Problem
Transcribe exactly the lines from the one holding "As observable in" to the end of the data below, including both of those lines and no others.

Records supplied

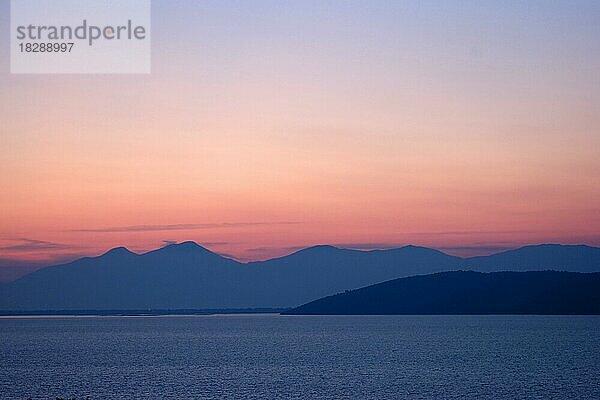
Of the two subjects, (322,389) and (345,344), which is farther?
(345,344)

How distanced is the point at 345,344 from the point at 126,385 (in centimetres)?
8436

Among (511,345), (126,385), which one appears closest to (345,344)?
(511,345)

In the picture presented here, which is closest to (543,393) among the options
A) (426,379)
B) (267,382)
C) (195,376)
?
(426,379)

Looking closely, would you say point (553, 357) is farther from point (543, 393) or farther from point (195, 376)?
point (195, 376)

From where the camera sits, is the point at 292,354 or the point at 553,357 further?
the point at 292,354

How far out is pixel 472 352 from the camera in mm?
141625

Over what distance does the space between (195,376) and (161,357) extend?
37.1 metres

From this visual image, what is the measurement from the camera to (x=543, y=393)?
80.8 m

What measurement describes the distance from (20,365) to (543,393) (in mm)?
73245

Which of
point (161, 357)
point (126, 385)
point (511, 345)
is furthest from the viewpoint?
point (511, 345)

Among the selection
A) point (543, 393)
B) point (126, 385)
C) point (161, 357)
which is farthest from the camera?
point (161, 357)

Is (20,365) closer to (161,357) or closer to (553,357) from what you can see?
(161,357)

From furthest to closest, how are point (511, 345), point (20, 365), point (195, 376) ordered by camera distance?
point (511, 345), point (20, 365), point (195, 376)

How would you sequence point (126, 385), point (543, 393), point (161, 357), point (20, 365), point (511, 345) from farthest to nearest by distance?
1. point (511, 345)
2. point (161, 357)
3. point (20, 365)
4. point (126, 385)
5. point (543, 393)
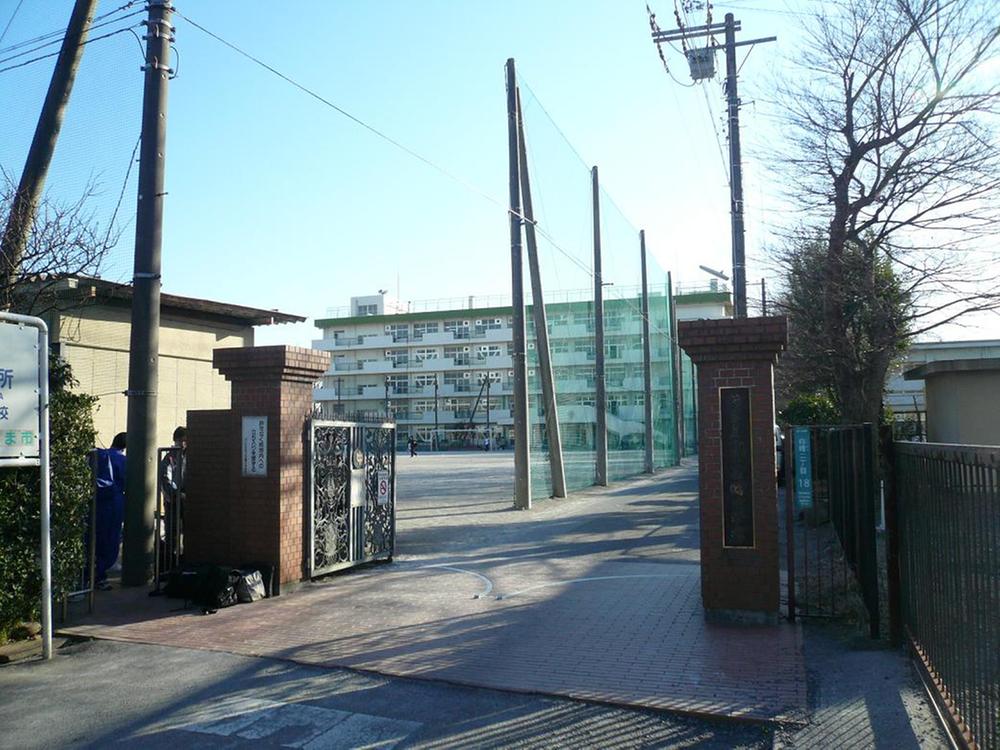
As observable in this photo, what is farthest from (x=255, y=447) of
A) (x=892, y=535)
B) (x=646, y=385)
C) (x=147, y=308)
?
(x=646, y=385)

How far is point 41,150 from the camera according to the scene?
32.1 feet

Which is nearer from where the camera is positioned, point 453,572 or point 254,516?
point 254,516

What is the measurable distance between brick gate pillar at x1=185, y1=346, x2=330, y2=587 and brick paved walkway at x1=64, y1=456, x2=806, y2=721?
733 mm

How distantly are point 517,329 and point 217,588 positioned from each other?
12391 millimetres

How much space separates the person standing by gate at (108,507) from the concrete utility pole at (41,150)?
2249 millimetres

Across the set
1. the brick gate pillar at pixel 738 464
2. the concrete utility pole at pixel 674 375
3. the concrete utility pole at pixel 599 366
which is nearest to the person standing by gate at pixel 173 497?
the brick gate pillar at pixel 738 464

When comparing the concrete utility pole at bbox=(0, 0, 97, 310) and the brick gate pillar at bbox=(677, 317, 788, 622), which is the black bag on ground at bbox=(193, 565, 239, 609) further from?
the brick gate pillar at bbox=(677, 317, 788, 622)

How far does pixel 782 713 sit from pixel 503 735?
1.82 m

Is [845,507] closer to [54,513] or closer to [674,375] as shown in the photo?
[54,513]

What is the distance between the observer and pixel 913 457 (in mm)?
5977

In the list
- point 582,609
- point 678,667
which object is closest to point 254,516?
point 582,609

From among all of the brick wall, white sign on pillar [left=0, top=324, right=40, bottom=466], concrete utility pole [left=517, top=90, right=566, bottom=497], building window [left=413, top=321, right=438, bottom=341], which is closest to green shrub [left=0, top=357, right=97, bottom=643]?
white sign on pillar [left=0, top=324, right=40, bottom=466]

Exercise output
As observable in this photo, what is farthest from (x=255, y=447) of
A) (x=892, y=535)
B) (x=646, y=385)
C) (x=147, y=308)
?
(x=646, y=385)

How far is point 41,150 from the camera according to the scene?
32.1 feet

Which is nearer from where the camera is positioned, point 453,572 or point 254,516?
point 254,516

What is the measurable distance between brick gate pillar at x1=185, y1=346, x2=330, y2=587 and brick paved walkway at x1=64, y1=456, x2=806, y2=721?
733 mm

How distantly are point 517,329 and point 217,588 positioned from each other?
12391 millimetres

How much space separates the person standing by gate at (108,507) from the concrete utility pole at (41,150)?
2249 millimetres

Across the set
1. the brick gate pillar at pixel 738 464
2. the concrete utility pole at pixel 674 375
3. the concrete utility pole at pixel 599 366
which is nearest to the person standing by gate at pixel 173 497?
the brick gate pillar at pixel 738 464

When comparing the concrete utility pole at bbox=(0, 0, 97, 310) and the brick gate pillar at bbox=(677, 317, 788, 622), which is the black bag on ground at bbox=(193, 565, 239, 609) further from?
the brick gate pillar at bbox=(677, 317, 788, 622)

How far does pixel 782 713 sit from pixel 503 735?
1.82 m

Is [845,507] closer to [54,513] or closer to [674,375] as shown in the photo?
[54,513]

What is the distance between the observer and pixel 913 457 (in mm)?
5977

In the list
- point 582,609
- point 678,667
which object is closest to point 254,516?
point 582,609

From among all of the brick wall, white sign on pillar [left=0, top=324, right=40, bottom=466], concrete utility pole [left=517, top=90, right=566, bottom=497], building window [left=413, top=321, right=438, bottom=341], which is closest to green shrub [left=0, top=357, right=97, bottom=643]?
white sign on pillar [left=0, top=324, right=40, bottom=466]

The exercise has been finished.